Comparison between values of central venous and arterial lactate and standard base excess in shocked patients

  • VRP Pizzo1,
  • ASM Machado1,
  • A Toledo-Maciel1,
  • M Park1 and
  • IT Velasco1
Critical Care20059(Suppl 2):P44

Published: 9 June 2005


Public HealthLactateEmergency MedicineRank TestClinical Decision


Hemodynamic optimization based on tissue perfusion markers is a strategy considered adequate for the management of patients in shock in ICUs.


To evaluate the variability and correlation between venous and arterial standard base excess (SBE) and lactate samples.

Materials and methods

The analysis of lactate levels was performed and the SBE obtained from the same blood of central venous and arterial samples of 115 patients. We compared these measurements (Wilcoxon signed rank test), and determined the correlation between these variables (Spearman rank order correlation).


There was a statistically significant difference between the value of venous SBE: -4.3 mEq/l (-7.4 to -0.9) as compared with the arterial value: -3.2 (-6.9 to 0), P < 0.001; but there was no difference between the venous lactate: 1.67 mmol/l (1.22–2.22) as compared with the arterial lactate: 1.56 (1.22–2.22), P = 0.792. The correlation coefficients were 0.929 to venous and arterial SBE (bias: 0.09) and 0.826 to lactate (bias: -0.024).
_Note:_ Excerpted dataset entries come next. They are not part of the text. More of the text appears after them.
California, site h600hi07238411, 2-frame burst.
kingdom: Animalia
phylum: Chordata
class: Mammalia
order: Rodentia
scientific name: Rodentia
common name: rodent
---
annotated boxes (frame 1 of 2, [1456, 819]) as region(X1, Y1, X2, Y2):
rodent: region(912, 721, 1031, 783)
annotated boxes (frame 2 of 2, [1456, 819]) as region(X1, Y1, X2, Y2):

The agreement between venous and arterial samples permits one to use the central venous lactate level similar to the arterial level and their variations. For SBE, the module value was different between the measurements, otherwise their variation has good correlation. As these variations guide the clinical decision, we can use it as a goal of hemodynamic monitoring.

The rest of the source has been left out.